763,10,101.0,76.0,180.0,32.9,0.171,63,0
764,2,122.0,70.0,102.5,36.8,0.340,27,0
765,5,121.0,72.0,112.0,26.2,0.245,30,0
766,1,126.0,60.0,0.0,30.1,0.349,47,1


Nous générons des données additionnelles aléatoire pour rééquilibrer les classes

In [6]:
y = df.Outcome
X = df.drop(columns='Outcome')

X_train, X_test, y_train, y_test = train_test_split(X, y, random_state=42, test_size=0.25)

In [7]:
ros = RandomOverSampler(random_state=42)
X_train_ros, y_train_ros = ros.fit_resample(X_train, y_train)

Nous mettons tout à l'échelle en utilisant le scaler qui était le plus performant sur l'ensemble des modèles de machine learning que nous conservons dans notre modèle final

In [8]:
scaler = RobustScaler()
X_train_scaled = scaler.fit_transform(X_train_ros)
X_test_scaled = scaler.transform(X_test)

Notre modèle de machine learning va être un Voting Classifier afin de réduire les possibilités de prédictions erronnées
Nous allons ici évaluer les performances de nos modèles retenus qfin de leur donner des poids différents lors du vote final :

In [14]:
skf = StratifiedKFold(n_splits=5)
results = {
    'models' : [
        ('mlpc', MLPClassifier(activation='tanh', alpha=0.05, hidden_layer_sizes= (10, 30, 10), learning_rate='adaptive', solver='adam')),
        ('rfc', RandomForestClassifier(bootstrap=False, max_depth=60, max_features='sqrt', min_samples_leaf=4, min_samples_split=5, n_estimators=1000)),
        ('dtc', DecisionTreeClassifier(criterion='gini', max_depth=12, min_samples_leaf=11, min_samples_split=2)),
        ('etc', ExtraTreesClassifier(bootstrap=False, criterion='entropy', max_depth=50, max_features='log2', min_samples_leaf=1, min_samples_split=2, n_estimators=100, warm_start=True)),
        ('xgb', XGBClassifier(booster='dart', colsample_bytree=0.8, gamma=0.4, max_depth=9, min_child_weight=1, reg_alpha=0, subsample=0.6)),
        ('gbc', GradientBoostingClassifier(warm_start=True,subsample=0.8,n_estimators=300,min_samples_leaf=2,min_samples_split=2,max_features=0.4,max_depth=5,loss='log_loss',learning_rate=0.2,criterion='squared_error')),
        ],
    'mean_score' :[],
    'std_dev_score' :[]
}
for _, model in results.get('models') :
    scores = cross_val_score(model,
                            X_test_scaled,
                            y_test,
                            scoring = 'roc_auc',
                            cv = skf,
                            n_jobs = -1)
    results['mean_score'].append(scores.mean())
    results['std_dev_score'].append(scores.std())

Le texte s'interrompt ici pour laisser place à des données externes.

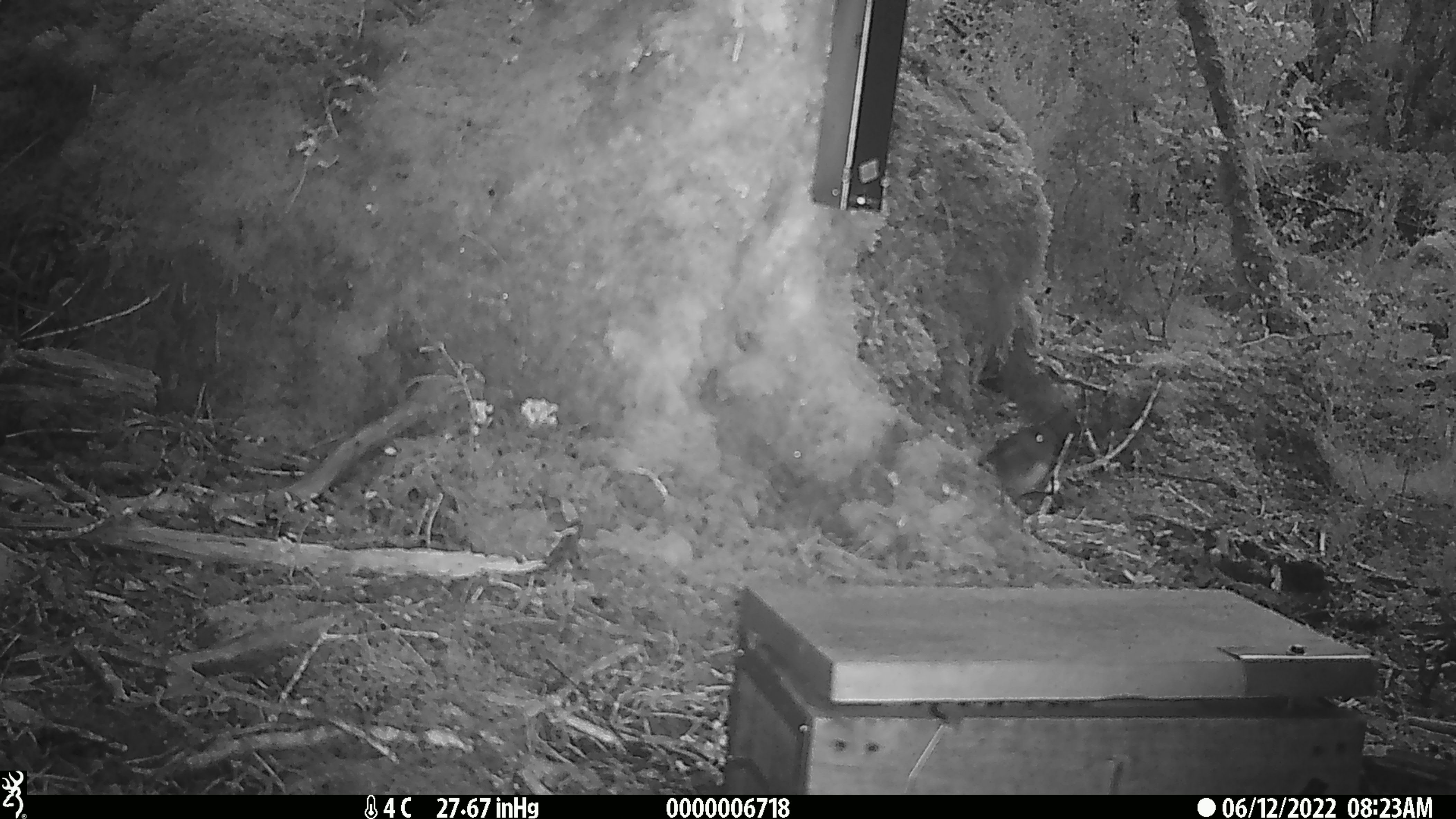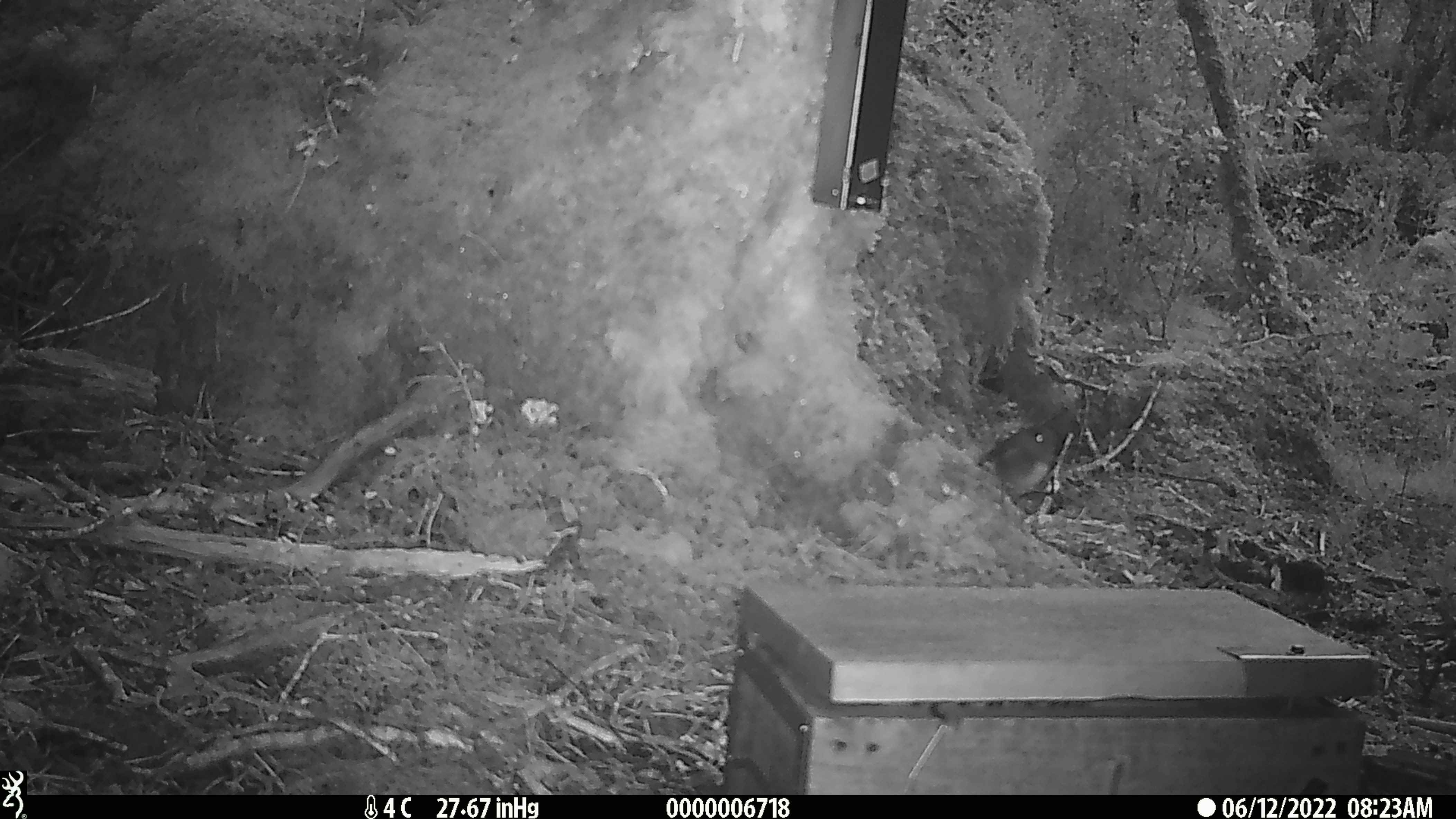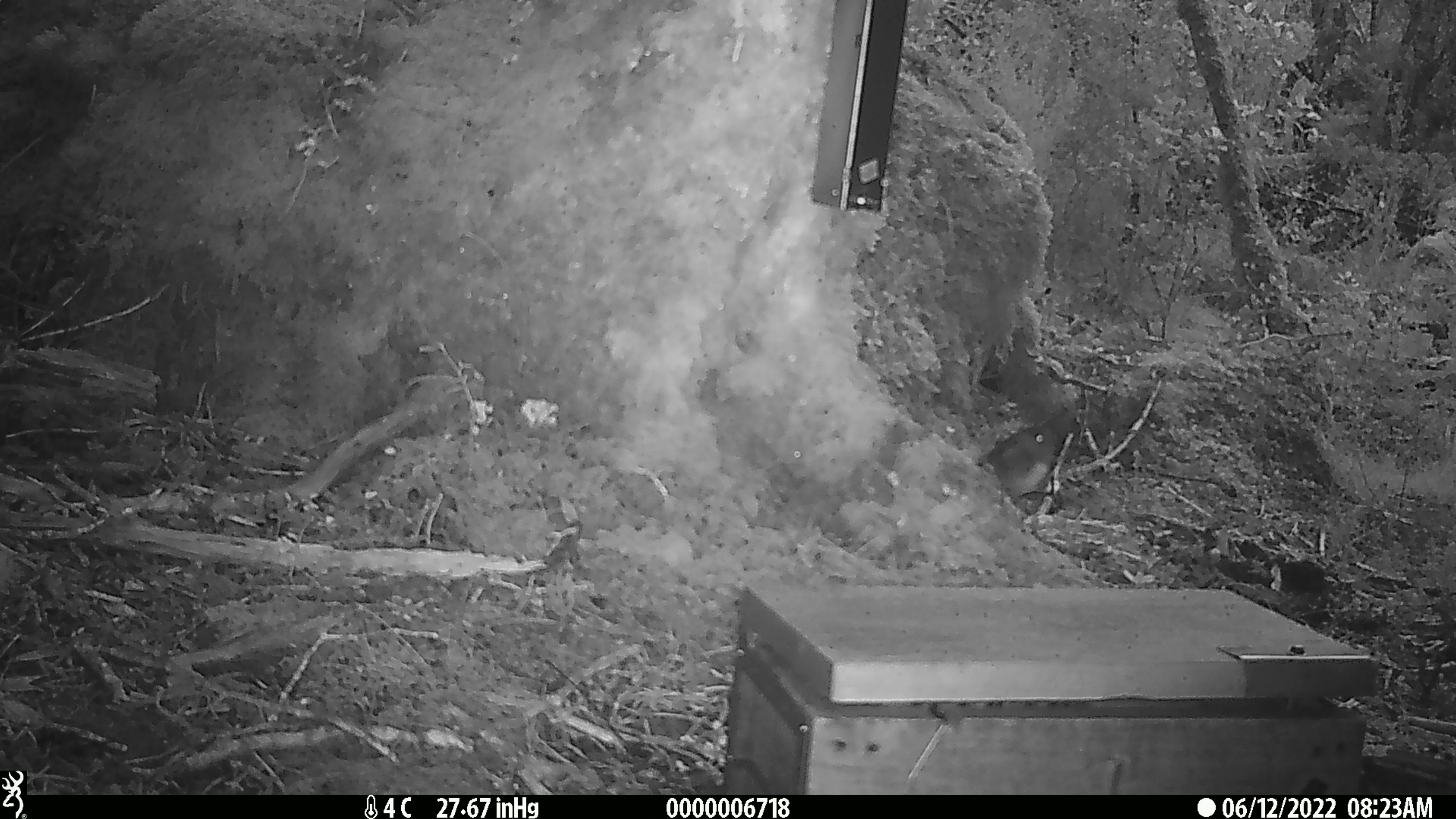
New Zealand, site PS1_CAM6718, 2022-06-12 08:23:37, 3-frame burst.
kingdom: Animalia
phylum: Chordata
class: Aves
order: Passeriformes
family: Petroicidae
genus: Petroica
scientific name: Petroica australis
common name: new zealand robin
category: robin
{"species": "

    name = type(model).__name__
    print(f'{name} - Roc AUC score: {scores.mean():.4f} ± {scores.std():.4f}')

MLPClassifier - Roc AUC score: 0.8705 ± 0.0459
RandomForestClassifier - Roc AUC score: 0.8935 ± 0.0442
DecisionTreeClassifier - Roc AUC score: 0.9059 ± 0.0400
ExtraTreesClassifier - Roc AUC score: 0.8958 ± 0.0450
XGBClassifier - Roc AUC score: 0.8722 ± 0.0459
GradientBoostingClassifier - Roc AUC score: 0.8730 ± 0.0448


Nous instancions le modèle de voting

In [15]:
voting = VotingClassifier(
    estimators=results.get('models'),
    voting='soft',
    weights=results.get('mean_score'),
    verbose=True,
    n_jobs=-1

)

Nous le testons

In [16]:
scores = cross_val_score(voting,
                        X_test_scaled,
                        y_test,
                        scoring = 'roc_auc',
                        cv = skf,
                        n_jobs = -1)

print(f'Roc AUC score: {scores.mean():.4f} ± {scores.std():.4f}')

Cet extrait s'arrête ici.